Statistical Analysis

Statistical analysis, data fitting and graphics were performed by the SPSS software package ver.19 (SPSS, Chicago, IL, USA). Data were shown as the mean±s.d. of at least three independent experiments and Student’s t-test was used to assess the statistical significant difference (P<0.05). Overall survival (OS), which was defined as interval from the date of first diagnosis to the date of death of disease progression, and progression-free survival (PFS), interval from the date of first diagnosis to the date of disease progression, were estimated using Kaplan–Meier method and compared with the log-rank test. The relevance with FGF4 expression was analyzed by Pearson’s χ-square tests. Correlation coefficient between FGF4 expression level and CAFs ratio was analyzed in Excel 2010. Each multivariate analysis was performed with the stepwise method. In all analysis, P-values <0.05 were considered as statistically significant.

RESULTS

CSCs/CICs are Enriched in the ALDH1high Population of Ovarian Carcinoma HTBoA Cells

Several methods for isolating CSCs/CICs, including Hoechst33342 assay, ALDEFLUOR assay and use of cell surface markers (ie, CD44 and CD133), have been reported.4 In our previous study, we found that CSCs/CICs of ovarian carcinoma MCAS cells were enriched in an aldehyde dehydrogenase high activity population (ALDH1high) by the ALDEFLUOR assay as well as in a side population by the Hoechst33342 assay.16, 17 Therefore, we sorted out ALDH1high cells and ALDH1low cells from ovarian carcinoma HTBoA cells by the ALDEFLUOR assay (Figure 1a). The ratio of ALDH1high cells was 8.8–10.8% in three independent experiments. ALDH1high cells exhibited significantly higher tumor-forming ability (3 of 5 mice) than did ALDH1low cells (0 of 5 mice) when they were inoculated into NOD/SCID mice (Figure 1b; Table 1).

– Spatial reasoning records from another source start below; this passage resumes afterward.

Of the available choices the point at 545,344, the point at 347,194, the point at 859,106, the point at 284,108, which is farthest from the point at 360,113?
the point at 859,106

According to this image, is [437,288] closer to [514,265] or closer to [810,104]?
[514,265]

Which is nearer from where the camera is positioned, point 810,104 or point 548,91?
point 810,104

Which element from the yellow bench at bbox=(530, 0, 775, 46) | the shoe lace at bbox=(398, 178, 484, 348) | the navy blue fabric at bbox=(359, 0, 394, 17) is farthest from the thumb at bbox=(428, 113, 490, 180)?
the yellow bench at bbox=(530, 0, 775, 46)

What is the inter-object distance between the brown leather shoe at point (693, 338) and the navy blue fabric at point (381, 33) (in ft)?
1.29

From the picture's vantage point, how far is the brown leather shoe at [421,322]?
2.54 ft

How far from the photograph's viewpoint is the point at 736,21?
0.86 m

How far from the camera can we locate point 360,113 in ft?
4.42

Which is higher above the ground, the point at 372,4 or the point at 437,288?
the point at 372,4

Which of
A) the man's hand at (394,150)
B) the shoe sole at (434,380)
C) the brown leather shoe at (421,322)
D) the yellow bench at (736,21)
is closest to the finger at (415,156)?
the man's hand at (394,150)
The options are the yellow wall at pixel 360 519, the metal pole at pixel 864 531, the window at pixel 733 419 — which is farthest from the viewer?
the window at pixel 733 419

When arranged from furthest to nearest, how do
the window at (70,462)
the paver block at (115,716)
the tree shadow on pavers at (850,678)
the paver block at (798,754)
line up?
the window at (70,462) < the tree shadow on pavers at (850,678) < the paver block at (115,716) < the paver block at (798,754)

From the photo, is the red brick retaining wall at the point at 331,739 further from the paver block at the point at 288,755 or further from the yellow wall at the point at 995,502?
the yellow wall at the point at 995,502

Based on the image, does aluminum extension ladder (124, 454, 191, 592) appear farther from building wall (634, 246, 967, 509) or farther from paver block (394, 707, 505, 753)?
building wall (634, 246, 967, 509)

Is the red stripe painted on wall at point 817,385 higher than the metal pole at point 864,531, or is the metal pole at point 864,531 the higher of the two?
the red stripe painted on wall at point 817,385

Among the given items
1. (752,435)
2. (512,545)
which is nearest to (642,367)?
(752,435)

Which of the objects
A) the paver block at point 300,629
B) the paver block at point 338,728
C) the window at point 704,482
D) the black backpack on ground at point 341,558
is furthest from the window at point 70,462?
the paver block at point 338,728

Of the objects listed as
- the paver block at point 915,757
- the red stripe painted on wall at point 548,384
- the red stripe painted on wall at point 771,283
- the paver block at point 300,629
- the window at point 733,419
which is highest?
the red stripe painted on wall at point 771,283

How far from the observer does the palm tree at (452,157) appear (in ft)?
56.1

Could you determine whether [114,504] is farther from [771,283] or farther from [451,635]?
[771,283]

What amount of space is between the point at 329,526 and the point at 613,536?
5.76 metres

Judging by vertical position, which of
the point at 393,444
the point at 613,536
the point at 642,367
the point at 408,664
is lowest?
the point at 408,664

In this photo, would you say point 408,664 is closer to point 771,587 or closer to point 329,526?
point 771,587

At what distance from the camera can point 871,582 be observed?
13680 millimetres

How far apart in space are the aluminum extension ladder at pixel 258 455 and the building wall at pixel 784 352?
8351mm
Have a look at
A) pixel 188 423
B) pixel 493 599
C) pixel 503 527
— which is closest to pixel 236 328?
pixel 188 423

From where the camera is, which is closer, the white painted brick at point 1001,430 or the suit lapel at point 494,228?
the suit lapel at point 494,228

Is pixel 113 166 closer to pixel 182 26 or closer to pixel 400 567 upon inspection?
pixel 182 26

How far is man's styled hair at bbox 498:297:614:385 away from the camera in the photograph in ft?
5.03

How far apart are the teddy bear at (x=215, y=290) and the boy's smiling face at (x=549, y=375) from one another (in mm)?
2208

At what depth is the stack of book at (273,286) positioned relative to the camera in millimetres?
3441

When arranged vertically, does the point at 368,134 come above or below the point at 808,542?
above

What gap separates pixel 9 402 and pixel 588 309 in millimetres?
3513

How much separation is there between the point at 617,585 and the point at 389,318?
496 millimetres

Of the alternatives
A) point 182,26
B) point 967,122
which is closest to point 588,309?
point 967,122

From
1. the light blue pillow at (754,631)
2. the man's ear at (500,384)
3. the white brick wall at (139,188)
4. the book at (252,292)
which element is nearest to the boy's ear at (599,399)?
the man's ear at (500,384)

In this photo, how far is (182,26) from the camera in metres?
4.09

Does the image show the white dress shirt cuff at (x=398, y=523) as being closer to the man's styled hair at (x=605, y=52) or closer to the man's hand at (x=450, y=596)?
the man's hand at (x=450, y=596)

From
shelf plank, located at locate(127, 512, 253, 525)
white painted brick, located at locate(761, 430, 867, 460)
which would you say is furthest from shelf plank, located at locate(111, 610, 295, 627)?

ALDH1high cells exhibited significantly higher sphere-forming capacity in culture with serum-free medium (Figure 1c) and higher expression levels of stem cell markers (SOX2, POU5F1, NANOG and CD44) than did ALDH1low cells (Figures 1d and e). These results indicate that CSCs/CICs of HTBoA cells are enriched in ALDH1high cells.

Figure 1
figure 1

ALDH1high cells of HTBoA have cancer stem-like properties. (a) Detection of ALDH1high cells by ALDEFLUOR assay. HTBoA ovarian adenocarcinoma cells were stained with BAAA and analyzed by a flow cytometer. The percentage represents the ratio of ALDHhigh cells. (b) Tumor formation assay of ALDH1high and ALDH1low cells of HTBoA. 1 × 104 ALDH1high cells and 1 × 104 ALDH1low cells were inoculated subcutaneously into the backs of NOD/SCID mice. Tumor volume was measured weekly. Data represent means±s.d. Differences between ALDH1high and ALDH1low cells were examined for statistical significance using Student’s t-test. *P-values. (c) Sphere formation assay. Numbers of spheres from ALDH1high and ALDH1low cells were counted on day 7. Data represent means±s.d. The differences were examined for statistical significance using Student’s t-test. *P-values. Representative sphere pictures are shown in the right panel ( × 100). (d) RT-PCR for stem cell markers. Expression of stem cell marker genes was analyzed by RT-PCR. GAPDH was used as an internal control. High: ALDH1high cells, low: ALDH1low cells. (e) Quantitative real-time PCR for stem cell markers. Expression of stem cell marker genes was analyzed by quantitative real-time PCR.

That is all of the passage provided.